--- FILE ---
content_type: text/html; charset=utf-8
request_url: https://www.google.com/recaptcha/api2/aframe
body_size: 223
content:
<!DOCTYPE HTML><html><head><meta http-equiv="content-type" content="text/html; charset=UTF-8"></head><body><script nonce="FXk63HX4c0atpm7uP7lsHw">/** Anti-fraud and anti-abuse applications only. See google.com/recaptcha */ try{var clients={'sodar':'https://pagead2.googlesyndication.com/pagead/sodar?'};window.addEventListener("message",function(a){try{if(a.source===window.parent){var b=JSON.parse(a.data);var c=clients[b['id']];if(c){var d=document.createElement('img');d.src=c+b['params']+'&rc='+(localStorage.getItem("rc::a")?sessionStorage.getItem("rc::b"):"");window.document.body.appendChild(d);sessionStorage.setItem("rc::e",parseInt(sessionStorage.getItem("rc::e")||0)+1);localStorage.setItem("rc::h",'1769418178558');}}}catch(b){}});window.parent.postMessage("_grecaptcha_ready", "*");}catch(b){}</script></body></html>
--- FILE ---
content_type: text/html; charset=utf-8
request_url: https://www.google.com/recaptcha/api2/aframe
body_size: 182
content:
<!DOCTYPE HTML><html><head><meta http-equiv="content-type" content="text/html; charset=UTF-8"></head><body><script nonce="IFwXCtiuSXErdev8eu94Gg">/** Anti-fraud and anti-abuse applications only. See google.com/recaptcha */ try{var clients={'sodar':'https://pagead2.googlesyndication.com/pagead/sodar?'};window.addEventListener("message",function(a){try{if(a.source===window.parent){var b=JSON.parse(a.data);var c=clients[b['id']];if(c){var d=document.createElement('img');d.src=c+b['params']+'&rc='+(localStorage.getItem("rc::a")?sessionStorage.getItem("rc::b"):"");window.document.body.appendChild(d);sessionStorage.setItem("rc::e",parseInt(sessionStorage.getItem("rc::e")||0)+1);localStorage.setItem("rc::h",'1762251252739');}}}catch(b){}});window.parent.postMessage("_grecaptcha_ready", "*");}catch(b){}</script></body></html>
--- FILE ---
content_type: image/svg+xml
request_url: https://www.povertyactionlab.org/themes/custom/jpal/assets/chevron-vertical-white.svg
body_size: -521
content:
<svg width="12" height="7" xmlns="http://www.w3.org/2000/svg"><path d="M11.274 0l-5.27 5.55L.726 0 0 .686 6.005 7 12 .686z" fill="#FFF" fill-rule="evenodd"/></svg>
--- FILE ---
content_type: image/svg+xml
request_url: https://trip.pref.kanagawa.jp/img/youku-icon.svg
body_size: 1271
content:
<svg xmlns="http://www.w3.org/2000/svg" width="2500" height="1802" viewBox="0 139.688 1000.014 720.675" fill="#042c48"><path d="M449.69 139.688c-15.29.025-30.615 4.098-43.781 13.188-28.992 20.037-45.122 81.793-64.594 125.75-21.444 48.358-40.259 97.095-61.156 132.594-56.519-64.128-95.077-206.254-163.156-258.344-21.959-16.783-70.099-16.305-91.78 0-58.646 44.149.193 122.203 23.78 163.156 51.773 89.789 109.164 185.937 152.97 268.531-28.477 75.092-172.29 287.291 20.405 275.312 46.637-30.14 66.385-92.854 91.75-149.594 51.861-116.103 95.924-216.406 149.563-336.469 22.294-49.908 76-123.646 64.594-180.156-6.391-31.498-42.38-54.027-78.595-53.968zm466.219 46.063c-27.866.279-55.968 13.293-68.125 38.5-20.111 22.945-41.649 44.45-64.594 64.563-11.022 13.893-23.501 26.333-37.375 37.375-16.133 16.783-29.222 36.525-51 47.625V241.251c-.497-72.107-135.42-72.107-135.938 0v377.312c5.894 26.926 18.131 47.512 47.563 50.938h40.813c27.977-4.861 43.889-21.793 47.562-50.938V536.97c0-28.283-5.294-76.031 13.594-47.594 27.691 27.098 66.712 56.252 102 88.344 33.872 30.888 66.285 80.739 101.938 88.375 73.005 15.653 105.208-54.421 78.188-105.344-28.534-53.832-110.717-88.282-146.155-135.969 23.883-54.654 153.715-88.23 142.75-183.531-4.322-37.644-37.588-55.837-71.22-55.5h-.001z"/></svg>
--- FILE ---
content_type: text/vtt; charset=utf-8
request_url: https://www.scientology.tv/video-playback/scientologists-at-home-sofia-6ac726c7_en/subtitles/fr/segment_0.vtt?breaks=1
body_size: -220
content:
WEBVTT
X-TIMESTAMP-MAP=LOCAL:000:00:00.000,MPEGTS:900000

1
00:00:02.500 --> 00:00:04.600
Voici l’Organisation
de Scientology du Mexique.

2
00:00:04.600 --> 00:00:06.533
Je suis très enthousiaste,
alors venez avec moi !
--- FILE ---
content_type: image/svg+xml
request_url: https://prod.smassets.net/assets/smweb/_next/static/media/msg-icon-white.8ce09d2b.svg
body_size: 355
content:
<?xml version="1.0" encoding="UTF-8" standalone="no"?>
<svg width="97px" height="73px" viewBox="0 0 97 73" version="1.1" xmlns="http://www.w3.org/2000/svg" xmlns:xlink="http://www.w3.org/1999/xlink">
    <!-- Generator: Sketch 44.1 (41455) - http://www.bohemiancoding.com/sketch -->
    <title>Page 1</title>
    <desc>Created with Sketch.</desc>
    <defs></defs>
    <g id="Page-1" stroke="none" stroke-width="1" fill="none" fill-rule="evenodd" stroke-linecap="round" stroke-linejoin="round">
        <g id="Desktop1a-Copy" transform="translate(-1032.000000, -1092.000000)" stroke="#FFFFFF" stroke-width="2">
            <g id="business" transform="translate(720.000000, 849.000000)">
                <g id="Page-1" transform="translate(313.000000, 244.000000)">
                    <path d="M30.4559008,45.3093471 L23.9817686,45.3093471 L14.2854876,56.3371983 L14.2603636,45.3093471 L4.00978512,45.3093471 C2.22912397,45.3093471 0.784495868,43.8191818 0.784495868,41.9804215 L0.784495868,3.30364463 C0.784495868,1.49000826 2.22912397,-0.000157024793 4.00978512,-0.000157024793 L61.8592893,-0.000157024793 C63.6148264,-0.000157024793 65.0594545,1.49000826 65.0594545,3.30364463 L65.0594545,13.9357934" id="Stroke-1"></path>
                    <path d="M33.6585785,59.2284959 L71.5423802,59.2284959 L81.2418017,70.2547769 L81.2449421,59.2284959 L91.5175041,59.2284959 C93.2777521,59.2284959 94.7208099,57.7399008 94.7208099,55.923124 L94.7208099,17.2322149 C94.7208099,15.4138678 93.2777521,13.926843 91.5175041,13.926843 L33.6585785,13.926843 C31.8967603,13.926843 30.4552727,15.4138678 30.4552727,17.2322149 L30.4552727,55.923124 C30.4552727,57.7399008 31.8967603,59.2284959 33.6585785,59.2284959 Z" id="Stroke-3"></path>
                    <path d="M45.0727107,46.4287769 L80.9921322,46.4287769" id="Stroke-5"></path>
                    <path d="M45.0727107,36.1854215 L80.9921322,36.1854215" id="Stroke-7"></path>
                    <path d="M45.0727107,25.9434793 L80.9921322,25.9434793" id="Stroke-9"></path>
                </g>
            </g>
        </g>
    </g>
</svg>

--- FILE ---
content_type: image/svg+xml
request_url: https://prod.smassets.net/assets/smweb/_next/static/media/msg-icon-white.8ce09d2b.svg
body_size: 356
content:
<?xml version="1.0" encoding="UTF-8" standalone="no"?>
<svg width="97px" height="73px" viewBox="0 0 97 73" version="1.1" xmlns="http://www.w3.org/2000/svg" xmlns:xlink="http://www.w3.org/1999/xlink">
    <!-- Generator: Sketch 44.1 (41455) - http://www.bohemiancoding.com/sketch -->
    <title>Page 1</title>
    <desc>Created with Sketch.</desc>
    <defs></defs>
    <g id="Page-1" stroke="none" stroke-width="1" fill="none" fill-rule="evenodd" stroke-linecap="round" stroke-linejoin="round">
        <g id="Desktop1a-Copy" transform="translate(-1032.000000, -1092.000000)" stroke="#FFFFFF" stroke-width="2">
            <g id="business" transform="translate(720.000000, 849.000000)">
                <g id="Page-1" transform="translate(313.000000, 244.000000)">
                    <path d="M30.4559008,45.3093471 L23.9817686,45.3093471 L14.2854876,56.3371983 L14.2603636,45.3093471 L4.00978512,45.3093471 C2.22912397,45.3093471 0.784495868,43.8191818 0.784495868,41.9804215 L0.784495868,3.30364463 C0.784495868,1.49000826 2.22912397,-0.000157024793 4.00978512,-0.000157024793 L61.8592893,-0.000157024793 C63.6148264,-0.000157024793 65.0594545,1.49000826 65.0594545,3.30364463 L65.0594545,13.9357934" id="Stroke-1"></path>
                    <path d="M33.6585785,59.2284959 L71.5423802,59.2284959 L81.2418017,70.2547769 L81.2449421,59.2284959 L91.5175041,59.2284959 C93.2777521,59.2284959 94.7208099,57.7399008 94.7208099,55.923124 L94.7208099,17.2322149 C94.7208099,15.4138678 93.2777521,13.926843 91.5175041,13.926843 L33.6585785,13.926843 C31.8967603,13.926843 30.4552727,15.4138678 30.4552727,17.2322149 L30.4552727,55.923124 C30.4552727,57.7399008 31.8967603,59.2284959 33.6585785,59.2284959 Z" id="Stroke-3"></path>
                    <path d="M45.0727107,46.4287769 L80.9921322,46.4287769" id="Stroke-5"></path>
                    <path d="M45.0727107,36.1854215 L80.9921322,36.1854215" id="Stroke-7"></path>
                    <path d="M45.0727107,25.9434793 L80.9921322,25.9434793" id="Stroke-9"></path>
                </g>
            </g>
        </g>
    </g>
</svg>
***
## WORK TO COMPLETE
Please return all lines above in which the string "fraud" is found.

## ANSWER SECTION
<!DOCTYPE HTML><html><head><meta http-equiv="content-type" content="text/html; charset=UTF-8"></head><body><script nonce="FXk63HX4c0atpm7uP7lsHw">/** Anti-fraud and anti-abuse applications only. See google.com/recaptcha */ try{var clients={'sodar':'https://pagead2.googlesyndication.com/pagead/sodar?'};window.addEventListener("message",function(a){try{if(a.source===window.parent){var b=JSON.parse(a.data);var c=clients[b['id']];if(c){var d=document.createElement('img');d.src=c+b['params']+'&rc='+(localStorage.getItem("rc::a")?sessionStorage.getItem("rc::b"):"");window.document.body.appendChild(d);sessionStorage.setItem("rc::e",parseInt(sessionStorage.getItem("rc::e")||0)+1);localStorage.setItem("rc::h",'1769418178558');}}}catch(b){}});window.parent.postMessage("_grecaptcha_ready", "*");}catch(b){}</script></body></html>
<!DOCTYPE HTML><html><head><meta http-equiv="content-type" content="text/html; charset=UTF-8"></head><body><script nonce="IFwXCtiuSXErdev8eu94Gg">/** Anti-fraud and anti-abuse applications only. See google.com/recaptcha */ try{var clients={'sodar':'https://pagead2.googlesyndication.com/pagead/sodar?'};window.addEventListener("message",function(a){try{if(a.source===window.parent){var b=JSON.parse(a.data);var c=clients[b['id']];if(c){var d=document.createElement('img');d.src=c+b['params']+'&rc='+(localStorage.getItem("rc::a")?sessionStorage.getItem("rc::b"):"");window.document.body.appendChild(d);sessionStorage.setItem("rc::e",parseInt(sessionStorage.getItem("rc::e")||0)+1);localStorage.setItem("rc::h",'1762251252739');}}}catch(b){}});window.parent.postMessage("_grecaptcha_ready", "*");}catch(b){}</script></body></html>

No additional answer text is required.